Probation officers typically track more than 100 offenders and their challenges could increase as recent changes in state sentencing laws are directing more people to probation and community corrections programs rather than jail or prison, Hayden said.
Republican House Speaker Brian Bosma could not be reached for comment, and several Republican members of the Indiana Senate were either out of town or also could not be reached for comment.
Howell, who is from Jeffersonville, Indiana, faces weapons and ammunition charges stemming from his arrest in Santa Monica, California, hours after the deadly attack at a gay nightclub in Orlando, Florida. Police found in Howell's car a loaded assault rifle with magazines rigged to allow 60 shots to be fired in quick succession and 15 pounds of chemicals mixed and ready to explode. He also had two other loaded rifles, ammunition, a stun gun, a buck knife and a security badge.
Howell faces a child molestation charge in Indiana, allegations a local prosecutor said apparently spurred his cross-country journey to Los Angeles.

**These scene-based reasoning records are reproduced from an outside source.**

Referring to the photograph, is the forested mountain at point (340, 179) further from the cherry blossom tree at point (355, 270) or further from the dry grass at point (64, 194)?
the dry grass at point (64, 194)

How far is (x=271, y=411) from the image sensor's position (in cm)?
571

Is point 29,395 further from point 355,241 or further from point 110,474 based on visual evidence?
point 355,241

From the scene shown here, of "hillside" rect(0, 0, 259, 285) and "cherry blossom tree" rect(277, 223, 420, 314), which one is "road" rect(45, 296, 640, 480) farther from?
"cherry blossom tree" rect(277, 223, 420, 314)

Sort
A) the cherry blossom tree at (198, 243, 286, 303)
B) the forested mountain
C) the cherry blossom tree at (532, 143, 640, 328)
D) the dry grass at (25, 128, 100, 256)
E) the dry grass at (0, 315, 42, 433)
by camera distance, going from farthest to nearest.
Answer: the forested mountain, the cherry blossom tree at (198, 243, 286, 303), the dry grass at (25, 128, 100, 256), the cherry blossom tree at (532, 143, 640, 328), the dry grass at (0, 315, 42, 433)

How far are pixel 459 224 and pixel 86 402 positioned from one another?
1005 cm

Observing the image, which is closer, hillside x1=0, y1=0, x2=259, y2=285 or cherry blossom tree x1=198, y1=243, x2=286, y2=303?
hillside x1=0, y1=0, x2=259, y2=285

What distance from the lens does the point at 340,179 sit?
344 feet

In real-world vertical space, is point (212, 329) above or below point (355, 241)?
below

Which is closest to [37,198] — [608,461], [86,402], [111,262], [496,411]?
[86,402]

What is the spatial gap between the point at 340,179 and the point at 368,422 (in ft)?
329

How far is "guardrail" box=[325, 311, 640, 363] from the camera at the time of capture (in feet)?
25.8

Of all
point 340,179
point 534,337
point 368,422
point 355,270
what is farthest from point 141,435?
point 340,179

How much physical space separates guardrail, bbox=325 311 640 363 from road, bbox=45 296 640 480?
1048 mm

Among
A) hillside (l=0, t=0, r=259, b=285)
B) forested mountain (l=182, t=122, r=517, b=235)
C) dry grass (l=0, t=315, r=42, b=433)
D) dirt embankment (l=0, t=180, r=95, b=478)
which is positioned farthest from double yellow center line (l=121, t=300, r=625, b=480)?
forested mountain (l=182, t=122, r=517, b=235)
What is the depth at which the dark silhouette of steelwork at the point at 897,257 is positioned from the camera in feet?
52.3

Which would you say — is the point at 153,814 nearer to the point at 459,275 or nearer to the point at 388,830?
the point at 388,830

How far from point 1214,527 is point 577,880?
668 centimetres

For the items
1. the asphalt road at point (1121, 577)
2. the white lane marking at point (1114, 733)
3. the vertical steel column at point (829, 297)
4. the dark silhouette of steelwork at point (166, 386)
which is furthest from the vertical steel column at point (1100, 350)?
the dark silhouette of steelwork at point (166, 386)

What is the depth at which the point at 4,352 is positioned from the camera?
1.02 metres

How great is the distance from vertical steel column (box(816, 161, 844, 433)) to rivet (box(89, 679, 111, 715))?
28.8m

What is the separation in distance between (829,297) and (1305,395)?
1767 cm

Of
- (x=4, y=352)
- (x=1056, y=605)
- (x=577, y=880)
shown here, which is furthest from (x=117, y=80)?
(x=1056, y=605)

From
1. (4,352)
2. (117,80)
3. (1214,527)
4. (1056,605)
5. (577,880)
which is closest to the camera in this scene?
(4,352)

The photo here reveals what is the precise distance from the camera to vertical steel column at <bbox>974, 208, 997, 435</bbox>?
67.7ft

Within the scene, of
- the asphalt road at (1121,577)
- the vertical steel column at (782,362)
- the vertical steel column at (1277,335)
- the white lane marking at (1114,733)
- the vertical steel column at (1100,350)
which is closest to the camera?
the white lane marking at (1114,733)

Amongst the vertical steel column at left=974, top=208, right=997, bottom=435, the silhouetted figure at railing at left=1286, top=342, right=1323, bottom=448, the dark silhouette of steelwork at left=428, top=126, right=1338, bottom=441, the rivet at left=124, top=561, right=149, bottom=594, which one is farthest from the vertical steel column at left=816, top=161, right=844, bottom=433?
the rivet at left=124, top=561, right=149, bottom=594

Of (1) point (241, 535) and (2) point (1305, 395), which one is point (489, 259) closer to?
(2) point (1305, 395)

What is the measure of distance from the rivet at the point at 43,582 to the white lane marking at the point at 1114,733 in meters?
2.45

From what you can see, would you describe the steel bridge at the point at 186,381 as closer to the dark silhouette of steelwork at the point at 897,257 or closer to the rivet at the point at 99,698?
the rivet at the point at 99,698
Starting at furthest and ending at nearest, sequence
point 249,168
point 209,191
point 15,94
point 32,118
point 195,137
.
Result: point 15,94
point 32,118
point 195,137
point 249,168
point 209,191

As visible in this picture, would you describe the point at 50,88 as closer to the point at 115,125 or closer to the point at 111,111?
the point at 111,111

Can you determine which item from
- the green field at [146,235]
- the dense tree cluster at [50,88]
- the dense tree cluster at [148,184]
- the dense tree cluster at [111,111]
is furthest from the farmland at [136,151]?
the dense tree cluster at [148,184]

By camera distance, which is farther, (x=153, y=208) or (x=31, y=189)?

DeLaney criticized Indiana's "very, very limited" gun laws and said he wants to introduce bills that would ban large ammunition clips and "automatic military-type" weapons. He said he would also seek increased funding for county probation programs due to the new state sentencing laws.
Guy Relford, the owner of Tactical Firearms Training in Indianapolis and a Second Amendment attorney, called DeLaney's gun-control proposals a knee-jerk reaction to the Orlando shootings, in which 49 people died. He said DeLaney "simply doesn't understand anything about firearms."
Relford said the U.S. had a "so-called assault weapons" ban from 1994 to 2004 and a study by the National Institute of Justice — the U.S. Department of Justice's research, development and evaluation agency — found it had "no measureable effect on crime."
"Every time we have a mass shooting what these politicians want to do is to turn around and take guns out of the hands of everybody who didn't do it," Relford said.
Associated Press writer Tom Davies in Indianapolis contributed to this report.